Closed rodrigo-pino closed 2 weeks ago

rodrigo-pino commented 4 weeks ago

Problem

Function generate_block_comparison will compare two list of transaction traces. This two list has always matched but it would be good to have the extra safety that we make sure we are comparing the same pair of transactions.

If any of the list has a different transaction, or missing ones it can make results unreadable, something that can be fixed by smartly pairing them.

For example, having these transactions from base:

[
   "tx 1",
   "tx 2",
   "tx 3"
]

and these ones from native:

[
   "tx 1",
   "tx 3",
]

will result in:

[
    "Same",
    "Different": {
         "base": "tx 2",
         "native": "tx 3"
   }
    "Different": {
         "base": "tx 3",
         "native": "Empty"
   }
]

Which doesn't reflect that "tx 3" is present in both blocks. See example 2 for what would be the ideal output.

Solution

Let's use the sorting mechanism to make the outputs a little clearer.

If there is a transaction i both present in native and base, they both should be compared.

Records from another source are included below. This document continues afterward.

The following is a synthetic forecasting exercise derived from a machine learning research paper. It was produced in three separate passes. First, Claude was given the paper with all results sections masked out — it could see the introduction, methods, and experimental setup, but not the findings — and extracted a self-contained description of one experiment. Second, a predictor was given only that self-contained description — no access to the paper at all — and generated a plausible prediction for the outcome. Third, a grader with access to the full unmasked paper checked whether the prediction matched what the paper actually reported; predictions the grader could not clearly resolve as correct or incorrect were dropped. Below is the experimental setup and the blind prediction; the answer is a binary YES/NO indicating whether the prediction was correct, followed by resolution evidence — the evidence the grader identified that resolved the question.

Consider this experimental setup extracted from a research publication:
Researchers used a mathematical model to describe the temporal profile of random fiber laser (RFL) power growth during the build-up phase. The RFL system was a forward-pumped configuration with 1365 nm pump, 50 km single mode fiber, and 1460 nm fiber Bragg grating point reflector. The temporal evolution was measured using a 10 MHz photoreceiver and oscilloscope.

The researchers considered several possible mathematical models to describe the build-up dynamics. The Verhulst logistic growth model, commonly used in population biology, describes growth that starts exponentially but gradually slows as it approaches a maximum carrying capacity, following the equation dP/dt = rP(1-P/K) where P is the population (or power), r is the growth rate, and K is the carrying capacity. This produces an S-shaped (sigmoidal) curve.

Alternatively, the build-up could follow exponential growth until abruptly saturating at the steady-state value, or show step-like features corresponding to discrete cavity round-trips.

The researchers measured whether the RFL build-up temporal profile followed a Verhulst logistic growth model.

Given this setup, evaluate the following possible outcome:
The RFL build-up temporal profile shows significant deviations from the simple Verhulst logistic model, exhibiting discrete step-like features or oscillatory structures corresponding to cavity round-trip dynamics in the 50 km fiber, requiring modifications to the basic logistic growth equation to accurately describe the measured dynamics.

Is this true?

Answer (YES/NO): NO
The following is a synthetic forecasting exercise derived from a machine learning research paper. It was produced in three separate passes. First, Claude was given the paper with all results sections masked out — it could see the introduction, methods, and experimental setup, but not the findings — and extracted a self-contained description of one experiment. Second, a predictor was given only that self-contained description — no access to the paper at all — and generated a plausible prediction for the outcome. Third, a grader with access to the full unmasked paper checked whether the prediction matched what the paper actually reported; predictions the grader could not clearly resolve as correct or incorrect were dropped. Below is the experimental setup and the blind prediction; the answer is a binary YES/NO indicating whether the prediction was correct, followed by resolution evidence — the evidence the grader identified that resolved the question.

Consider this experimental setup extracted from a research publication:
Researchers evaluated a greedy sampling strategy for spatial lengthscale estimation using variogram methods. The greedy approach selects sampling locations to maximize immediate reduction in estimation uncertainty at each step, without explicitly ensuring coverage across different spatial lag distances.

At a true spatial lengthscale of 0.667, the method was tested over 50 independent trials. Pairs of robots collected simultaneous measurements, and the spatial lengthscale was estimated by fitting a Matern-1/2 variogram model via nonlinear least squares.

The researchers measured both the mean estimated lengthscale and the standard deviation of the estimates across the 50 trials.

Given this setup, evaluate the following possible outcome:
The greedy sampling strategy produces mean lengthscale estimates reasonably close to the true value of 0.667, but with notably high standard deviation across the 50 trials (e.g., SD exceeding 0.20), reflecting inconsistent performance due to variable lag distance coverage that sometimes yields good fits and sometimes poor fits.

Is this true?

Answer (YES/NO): NO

If there is a transaction j present in base but not in native and there is a transaction i that is present in both, such that i > j, then the comparison result of j (with Empty) should come before i. This same case applies for a transaction j in native and not in base.

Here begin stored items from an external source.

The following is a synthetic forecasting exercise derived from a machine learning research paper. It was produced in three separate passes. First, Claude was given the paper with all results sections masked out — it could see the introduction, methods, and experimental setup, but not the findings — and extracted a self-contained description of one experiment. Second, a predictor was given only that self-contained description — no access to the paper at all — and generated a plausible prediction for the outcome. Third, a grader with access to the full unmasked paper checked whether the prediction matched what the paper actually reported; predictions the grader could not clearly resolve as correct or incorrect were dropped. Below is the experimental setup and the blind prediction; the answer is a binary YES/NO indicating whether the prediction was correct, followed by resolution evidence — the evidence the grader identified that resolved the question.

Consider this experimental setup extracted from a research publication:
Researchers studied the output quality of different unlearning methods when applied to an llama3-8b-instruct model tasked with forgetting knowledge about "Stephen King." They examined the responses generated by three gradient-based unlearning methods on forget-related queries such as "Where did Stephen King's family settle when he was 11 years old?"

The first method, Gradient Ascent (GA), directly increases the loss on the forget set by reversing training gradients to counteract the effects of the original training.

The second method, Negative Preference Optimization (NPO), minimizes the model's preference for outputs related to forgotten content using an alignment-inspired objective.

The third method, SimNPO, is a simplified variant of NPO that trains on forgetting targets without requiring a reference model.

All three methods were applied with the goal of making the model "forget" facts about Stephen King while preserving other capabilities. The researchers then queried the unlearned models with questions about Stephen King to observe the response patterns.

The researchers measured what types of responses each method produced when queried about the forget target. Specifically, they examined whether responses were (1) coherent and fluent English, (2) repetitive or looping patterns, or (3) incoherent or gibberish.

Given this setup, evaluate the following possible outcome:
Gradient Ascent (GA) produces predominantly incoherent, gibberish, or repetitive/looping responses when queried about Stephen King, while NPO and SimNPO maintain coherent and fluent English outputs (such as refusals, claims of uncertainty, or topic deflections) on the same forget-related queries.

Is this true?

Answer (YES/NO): NO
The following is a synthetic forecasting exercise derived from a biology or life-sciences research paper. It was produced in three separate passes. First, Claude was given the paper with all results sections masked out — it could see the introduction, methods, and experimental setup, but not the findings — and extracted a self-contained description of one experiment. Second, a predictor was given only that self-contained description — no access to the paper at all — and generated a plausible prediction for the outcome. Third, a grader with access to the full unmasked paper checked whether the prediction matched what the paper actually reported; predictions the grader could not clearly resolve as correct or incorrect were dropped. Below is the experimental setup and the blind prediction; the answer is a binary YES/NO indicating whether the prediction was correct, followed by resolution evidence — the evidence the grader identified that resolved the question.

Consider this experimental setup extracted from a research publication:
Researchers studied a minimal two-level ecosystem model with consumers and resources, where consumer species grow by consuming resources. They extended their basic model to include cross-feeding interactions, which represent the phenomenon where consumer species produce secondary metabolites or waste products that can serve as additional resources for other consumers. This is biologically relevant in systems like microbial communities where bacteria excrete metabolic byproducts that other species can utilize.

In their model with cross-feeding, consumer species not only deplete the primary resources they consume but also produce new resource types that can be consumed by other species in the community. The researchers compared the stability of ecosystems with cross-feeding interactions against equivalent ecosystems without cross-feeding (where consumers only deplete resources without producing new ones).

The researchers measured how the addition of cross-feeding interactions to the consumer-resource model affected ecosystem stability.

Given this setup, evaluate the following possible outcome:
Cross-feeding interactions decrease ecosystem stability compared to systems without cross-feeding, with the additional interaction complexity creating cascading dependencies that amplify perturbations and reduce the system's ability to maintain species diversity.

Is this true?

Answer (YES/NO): YES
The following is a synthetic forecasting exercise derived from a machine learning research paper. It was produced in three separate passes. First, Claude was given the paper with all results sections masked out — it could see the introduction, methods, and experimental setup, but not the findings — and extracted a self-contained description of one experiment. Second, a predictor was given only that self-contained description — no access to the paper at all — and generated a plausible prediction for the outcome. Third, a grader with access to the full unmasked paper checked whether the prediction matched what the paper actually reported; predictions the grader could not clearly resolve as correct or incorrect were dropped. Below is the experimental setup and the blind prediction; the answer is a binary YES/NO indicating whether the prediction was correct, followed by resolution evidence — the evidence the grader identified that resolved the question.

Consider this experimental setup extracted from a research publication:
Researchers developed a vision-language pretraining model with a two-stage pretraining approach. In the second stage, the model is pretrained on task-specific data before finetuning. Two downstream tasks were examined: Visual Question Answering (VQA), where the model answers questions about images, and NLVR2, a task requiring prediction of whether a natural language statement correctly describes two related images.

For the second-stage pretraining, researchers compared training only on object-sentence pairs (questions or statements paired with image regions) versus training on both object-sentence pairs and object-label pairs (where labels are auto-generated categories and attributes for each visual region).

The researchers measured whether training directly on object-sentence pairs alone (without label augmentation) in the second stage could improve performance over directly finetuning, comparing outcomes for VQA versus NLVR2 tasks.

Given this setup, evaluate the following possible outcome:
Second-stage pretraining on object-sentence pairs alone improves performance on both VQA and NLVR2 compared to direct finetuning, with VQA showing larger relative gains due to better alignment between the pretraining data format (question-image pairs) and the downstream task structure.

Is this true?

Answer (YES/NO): NO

If there is a transaction j present in base but not in native, and it does not exist any transaction i with i > j equal for both native and base. Then you should first compare all transactions >= j from base with Empty. After that, compare all remaining transactions from native with Empty.

Example 1

Base transactions:

[
   "tx 1",
   "tx 2",
   "tx 3"
]

Native transaction:

[
   "tx 1",
   "tx 2",
]

Comparison result:

[
    "Same",
    "Same",
    "Different": {
         "base": "tx 3",
         "native": "Empty"
   }
]

Example 2

Base transactions:

[
   "tx 1",
   "tx 2",
   "tx 3"
]

Native transaction:

[
   "tx 1",
   "tx 3",
]

Comparison result:

[
    "Same",
    "Different": {
         "base": "tx 2",
         "native": "Empty"
   }
    "Same",
]

Example 3

Base transactions:

[
   "tx 1",
   "tx 3",
 ]

Native transaction:

[
   "tx 1",
   "tx 2",
   "tx 3",
]

Comparison result:

[
    "Same",
    "Different": {
         "base": "Empty",
         "native": "tx 2"
   }
    "Same",
]

Example 4

Base transactions:

[
   "tx 1",
   "tx 2",
   "tx 3",
 ]

Native transaction:

[
   "tx 1",
   "tx 4",
   "tx 5",
]

Comparison result:

[
    "Same",
    "Different": {
         "base": "tx 2",
         "native": "Empty"
   }
   "Different": {
         "base": "tx 3",
         "native": "Empty"
   },
    "Different": {
         "base": "Empty",
         "native": "tx 4"
   },
   "Different": {
         "base": "Empty",
         "native": "tx 5"
   },
]
marcuspang commented 4 weeks ago

@rodrigo-pino Just to clarify, there is actually no sorting involved right? The comparison here is on indices to produce a list of comparison results of size union(base, native)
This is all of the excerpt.